SELECTED EXTRACT:

And then your last question around margin. You know, as revenue growth is ramping in the second half, therefore our speed of spend is also ramping just to, sort of, fall in line with the guidance that we set at the beginning of the year, which we reiterated at the first half stage, and we're now reiterating at Q3, very consistent story, is that we anticipate that this additional spend will move the margin up to three percentage points lower than where we were at the end of FY20. And again, it's going to exactly the same places that we highlighted at H1, which is product, and R&D, and also sales and marketing. Those have been the big beneficiaries of the reduced - of the increased investment, and that, you know, and you can see the acceleration in cloud native NCA and up-sell and cross-sell, which we reported today. Thank you.
Ben Castillo-Bernaus:Thank you very much.
Operator: Our next question is from the line of Will Wallis from Numis.

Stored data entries
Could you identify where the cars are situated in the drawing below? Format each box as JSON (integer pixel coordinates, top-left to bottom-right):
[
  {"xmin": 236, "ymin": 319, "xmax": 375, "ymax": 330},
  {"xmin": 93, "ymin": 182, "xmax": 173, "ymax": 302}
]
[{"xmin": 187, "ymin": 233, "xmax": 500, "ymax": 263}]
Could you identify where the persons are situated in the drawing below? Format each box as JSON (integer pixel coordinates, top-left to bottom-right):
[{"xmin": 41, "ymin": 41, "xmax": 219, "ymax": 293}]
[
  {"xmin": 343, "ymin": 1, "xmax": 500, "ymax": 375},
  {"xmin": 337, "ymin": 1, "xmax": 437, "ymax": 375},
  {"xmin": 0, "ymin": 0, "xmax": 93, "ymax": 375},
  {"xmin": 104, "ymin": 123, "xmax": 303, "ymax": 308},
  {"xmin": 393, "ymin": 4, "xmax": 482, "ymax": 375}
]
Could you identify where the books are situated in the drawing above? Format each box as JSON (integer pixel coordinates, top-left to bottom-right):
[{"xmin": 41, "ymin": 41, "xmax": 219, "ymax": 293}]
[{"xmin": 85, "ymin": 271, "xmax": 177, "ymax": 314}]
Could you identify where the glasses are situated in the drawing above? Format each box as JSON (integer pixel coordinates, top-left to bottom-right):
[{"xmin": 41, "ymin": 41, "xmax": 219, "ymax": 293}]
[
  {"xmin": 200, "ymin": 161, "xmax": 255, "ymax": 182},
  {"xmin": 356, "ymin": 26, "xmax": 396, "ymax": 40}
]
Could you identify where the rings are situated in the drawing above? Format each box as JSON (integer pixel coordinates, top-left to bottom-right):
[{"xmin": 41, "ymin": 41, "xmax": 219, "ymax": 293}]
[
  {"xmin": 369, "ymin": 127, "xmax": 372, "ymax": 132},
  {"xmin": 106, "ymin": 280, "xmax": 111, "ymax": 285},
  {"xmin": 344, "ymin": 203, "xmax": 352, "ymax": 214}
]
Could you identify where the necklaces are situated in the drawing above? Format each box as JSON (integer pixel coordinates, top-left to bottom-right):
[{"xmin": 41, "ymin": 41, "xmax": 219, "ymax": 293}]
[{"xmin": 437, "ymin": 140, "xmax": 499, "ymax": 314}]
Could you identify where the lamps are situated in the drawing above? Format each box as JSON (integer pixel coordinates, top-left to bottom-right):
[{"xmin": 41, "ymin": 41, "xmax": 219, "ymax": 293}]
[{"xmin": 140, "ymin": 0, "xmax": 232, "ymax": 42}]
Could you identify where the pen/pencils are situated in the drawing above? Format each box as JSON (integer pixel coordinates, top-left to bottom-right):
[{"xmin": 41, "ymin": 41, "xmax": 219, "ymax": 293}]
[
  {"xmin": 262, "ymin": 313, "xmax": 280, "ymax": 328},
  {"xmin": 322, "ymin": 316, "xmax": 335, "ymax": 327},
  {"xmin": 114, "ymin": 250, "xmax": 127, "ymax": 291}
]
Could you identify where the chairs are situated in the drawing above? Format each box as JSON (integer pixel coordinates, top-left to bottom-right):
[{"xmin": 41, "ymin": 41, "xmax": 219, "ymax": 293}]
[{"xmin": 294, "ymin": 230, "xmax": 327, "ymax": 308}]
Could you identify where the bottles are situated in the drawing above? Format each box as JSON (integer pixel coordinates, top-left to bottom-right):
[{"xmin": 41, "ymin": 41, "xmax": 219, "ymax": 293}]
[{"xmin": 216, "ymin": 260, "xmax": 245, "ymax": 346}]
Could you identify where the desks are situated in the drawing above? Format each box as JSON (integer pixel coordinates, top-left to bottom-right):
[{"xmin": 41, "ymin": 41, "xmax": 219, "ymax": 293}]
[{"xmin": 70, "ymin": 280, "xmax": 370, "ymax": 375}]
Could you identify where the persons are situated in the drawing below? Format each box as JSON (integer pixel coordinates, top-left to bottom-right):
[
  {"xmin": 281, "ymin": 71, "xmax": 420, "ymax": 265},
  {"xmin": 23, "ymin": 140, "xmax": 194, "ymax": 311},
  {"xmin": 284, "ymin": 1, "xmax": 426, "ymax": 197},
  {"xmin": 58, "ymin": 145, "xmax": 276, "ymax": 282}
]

WORK TO COMPLETE:
**a)** Answer these from the earnings call excerpt:
(i) Into which areas does the speaker say the additional spend is going?
(ii) Relative to the end of FY20, how does the speaker expect the margin to move?
(iii) Who asks the next question, and from which firm?
**b)** Pick up the earnings call excerpt right after the operator's last line.

RESPONSES BY TASK:
**a)**
(i) Product, R&D, and sales and marketing.
(ii) Up to three percentage points lower than where it was at the end of FY20.
(iii) Will Wallis, from Numis.

**b)**
Will Wallis (Numis Securities): Morning, thank you. I want to ask a quick question about the growth rate. Are there any base effects in there? So, for example, on a year-on-year basis, when you're looking back a year, had you been giving anyone discounts, for example, in the recurring revenue line that means that there's been a, sort of, one-off improvement that's not sustainable as you've moved back to normal pricing - and that's a question both on a year-on-year basis and also if you're looking at your ARR for the Q3 versus Q2, that 2.5% growth rate sounds very impressive, is there any sort of base effect there as well?
Jonathan Howell: Yes, very good question. I think there are just two things to be aware of, in terms of year-on-year comparators, one was, if you recall, Q3 last year was the first quarter that we operated in post the beginning of the lockdowns in our major territories. And if you recall that in April last year, we reported that NCA levels were running at about 60% of what they were on a pre-COVID basis. So the first month or so, you know, the first month at least of this quarter was severely impacted by the advent of lockdowns and government restrictions in relation to COVID. However, if you recall, by the end of the year, by the end of the last financial year, we reported that NCA levels were at about 80-90% of what they'd been on a pre-COVID basis, so a very rapid recovery during the course of last year, second half.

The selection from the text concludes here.